This 1000bhp Twin-Engined Toyota Sera Is The Ultimate JDM Mashup

Take a Toyota, add one engine from a Nissan and another from a Honda, and you have, well… this
Twin-engined Toyota Sera - front
Twin-engined Toyota Sera - front

Toyota, Honda and Nissan. For years, they’ve been the ‘big three’ of the Japanese car industry, akin to VW, BMW and Mercedes in Germany, or GM, Ford and Chrysler in the States. Largely, they’ve spent their years as competitors, but now, there’s talk of two of them – Honda and Nissan – merging. Our kind of merger, though, is this custom, twin-engined Toyota Sera that invites all three manufacturers to the party.

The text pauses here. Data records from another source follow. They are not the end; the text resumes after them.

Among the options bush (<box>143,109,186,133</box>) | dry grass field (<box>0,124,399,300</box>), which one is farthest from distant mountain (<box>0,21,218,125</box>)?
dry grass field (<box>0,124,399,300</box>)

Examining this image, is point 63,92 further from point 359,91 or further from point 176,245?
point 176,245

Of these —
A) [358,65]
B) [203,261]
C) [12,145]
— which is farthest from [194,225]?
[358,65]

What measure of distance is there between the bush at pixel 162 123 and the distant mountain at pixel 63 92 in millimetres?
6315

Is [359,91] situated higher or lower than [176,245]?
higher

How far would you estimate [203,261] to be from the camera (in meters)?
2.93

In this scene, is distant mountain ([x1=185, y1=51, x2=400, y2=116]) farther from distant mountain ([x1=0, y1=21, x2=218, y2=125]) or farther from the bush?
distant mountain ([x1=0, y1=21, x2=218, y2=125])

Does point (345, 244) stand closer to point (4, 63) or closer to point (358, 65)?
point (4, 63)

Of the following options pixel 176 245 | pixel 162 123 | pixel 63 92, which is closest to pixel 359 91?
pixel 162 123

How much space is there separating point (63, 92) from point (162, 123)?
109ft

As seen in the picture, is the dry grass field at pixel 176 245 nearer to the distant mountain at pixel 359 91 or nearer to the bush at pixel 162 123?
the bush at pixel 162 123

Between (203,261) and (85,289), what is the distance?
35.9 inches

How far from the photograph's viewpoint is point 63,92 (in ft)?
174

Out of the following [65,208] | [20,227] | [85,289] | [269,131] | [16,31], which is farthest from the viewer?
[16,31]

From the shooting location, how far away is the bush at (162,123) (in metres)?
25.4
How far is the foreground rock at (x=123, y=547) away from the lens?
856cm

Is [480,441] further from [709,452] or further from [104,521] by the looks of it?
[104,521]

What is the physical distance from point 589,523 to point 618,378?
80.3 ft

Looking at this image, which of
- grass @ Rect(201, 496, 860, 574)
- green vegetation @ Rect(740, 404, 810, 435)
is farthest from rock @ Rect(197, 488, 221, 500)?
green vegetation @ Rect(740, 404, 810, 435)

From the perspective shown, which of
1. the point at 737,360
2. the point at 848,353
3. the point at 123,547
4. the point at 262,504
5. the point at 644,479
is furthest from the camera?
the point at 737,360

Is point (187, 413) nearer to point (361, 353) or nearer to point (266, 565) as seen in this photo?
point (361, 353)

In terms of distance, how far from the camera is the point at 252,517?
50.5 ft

The Sera, should you need a refresher, was a front-wheel drive coupe sold in Japan between 1990 and 1996. An otherwise fairly normal car, it’s best remembered for its butterfly doors that served as direct inspiration for those on the McLaren F1.

Twin-engined Toyota Sera - rear
Twin-engined Toyota Sera - rear

The doors aren’t the standout feature on this particular Sera, though. Not even close. It’s the work of Circuit & Dreams CLR, a tuning shop located in Tochigi Prefecture, north of Tokyo. Named the Twin Dragon, it’s powered by that most complicated of setups: an engine at either end, independently powering each axle.

Up front is Nissan’s SR20VET 2.0-litre turbocharged four-pot. Thanks to high-lift cams, forged pistons, an uprated fuel system and a bigger turbo, it’s making around 533bhp. Then, grafted into the car’s rear is a Honda K20A, the 2.0-litre four best known for powering the EP3 Civic Type R. It’s also been turbocharged, as well as fitted with forged pistons and racing cams, and as a result is producing around 483bhp.

Circuit & Dreams CLR team with twin-engined Toyota Sera
Circuit & Dreams CLR team with twin-engined Toyota Sera

Both engines drive their respective axles through separate Honda six-speed gearboxes, meaning this thing’s sending over 1000bhp to all four wheels. Of course, all the work needed to fit two entire engines and gearboxes into the relatively small Sera means there’s no room left over for trivial things like bodywork, with only the Toyota’s distinctive glassy canopy and signature doors still intact.

One might assume this is all for show – after all, the Twin Dragon was on display at the recent Tokyo Auto Salon. Not so, though – a video from back in August last year, when the car was still in development, shows it ripping some mighty four-wheel drifts. Clearly, this thing’s been made to be driven hard.

Remote video URL

We’ll never cease to be amazed by the creativity and sheer determination shown by the Japanese tuning industry to make stuff like this a reality, and we can’t wait to see what CLR comes up with next.